Differences-in-Differences with Multi-State Outcomes (306623)

Bill Blot, Vanderbilt University Medical Center 
*John Graves, Vanderbilt University 
Laura Anne Hatfield, Harvard Medical School 
Nancy L. Keating, Harvard Medical School 
Michael McWilliam, Harvard Medical School 

Keywords: Differences-in-differences, Medicaid, health status

Difference-in-differences analyses typically rely on a regression model to estimate the parameter of interest, expressed as an interaction between an indicator for the post-treatment period and an indicator for treatment. This interaction coefficient represents the differential change from pre- to post-treatment in the treatment group relative to the comparison group. To interpret this parameter as the causal impact of the treatment requires assuming the untreated potential outcomes of the treated and comparison groups would have evolved similarly in the absence of treatment. This assumption is scale-dependent, so the functional form of the regression model is a crucial choice.
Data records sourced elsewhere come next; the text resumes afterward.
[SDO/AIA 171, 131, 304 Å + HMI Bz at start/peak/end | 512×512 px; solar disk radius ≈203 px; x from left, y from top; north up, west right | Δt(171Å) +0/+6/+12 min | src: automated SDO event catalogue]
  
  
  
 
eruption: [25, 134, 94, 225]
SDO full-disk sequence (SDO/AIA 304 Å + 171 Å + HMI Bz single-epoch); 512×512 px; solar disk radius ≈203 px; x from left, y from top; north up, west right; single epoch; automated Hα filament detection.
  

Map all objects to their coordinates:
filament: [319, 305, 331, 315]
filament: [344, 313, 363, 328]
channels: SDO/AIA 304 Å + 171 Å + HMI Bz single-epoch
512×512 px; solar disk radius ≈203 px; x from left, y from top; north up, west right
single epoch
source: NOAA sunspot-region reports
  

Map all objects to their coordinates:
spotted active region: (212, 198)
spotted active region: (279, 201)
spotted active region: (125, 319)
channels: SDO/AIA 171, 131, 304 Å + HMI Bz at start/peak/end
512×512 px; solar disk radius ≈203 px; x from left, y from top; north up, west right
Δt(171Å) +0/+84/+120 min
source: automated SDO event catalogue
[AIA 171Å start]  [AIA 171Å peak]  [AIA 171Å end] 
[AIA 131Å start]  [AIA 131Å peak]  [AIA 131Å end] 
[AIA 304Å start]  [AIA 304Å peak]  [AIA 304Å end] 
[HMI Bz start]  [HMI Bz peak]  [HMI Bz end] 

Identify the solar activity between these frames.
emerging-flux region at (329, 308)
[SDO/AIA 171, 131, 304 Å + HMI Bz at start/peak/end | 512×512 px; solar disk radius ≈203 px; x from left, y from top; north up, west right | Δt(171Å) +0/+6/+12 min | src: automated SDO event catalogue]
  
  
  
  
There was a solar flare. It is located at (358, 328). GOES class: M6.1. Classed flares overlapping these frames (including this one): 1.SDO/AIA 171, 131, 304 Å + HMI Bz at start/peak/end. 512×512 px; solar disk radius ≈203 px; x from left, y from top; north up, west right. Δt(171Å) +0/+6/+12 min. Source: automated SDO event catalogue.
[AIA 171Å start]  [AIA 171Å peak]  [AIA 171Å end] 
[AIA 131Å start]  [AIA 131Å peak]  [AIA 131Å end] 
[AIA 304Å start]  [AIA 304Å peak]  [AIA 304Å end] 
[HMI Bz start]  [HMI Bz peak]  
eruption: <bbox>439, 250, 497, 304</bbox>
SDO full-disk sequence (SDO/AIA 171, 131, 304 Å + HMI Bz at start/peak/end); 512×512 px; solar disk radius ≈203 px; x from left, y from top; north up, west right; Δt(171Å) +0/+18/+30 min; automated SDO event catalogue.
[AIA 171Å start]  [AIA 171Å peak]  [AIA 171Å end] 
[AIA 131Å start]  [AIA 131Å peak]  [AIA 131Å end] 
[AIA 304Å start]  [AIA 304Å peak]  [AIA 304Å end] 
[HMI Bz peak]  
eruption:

We discuss the special challenges of diff-in-diff inference for ordinal outcomes. In our application (health effects of Medicaid expansion in a cohort study), the outcome of interest is self-rated health, expressed as an ordinal variable. An additional challenge is how to handle the risk of mortality. We consider both linear probability models and multinomial regression, and discuss how to interpret the resulting parameter estimates.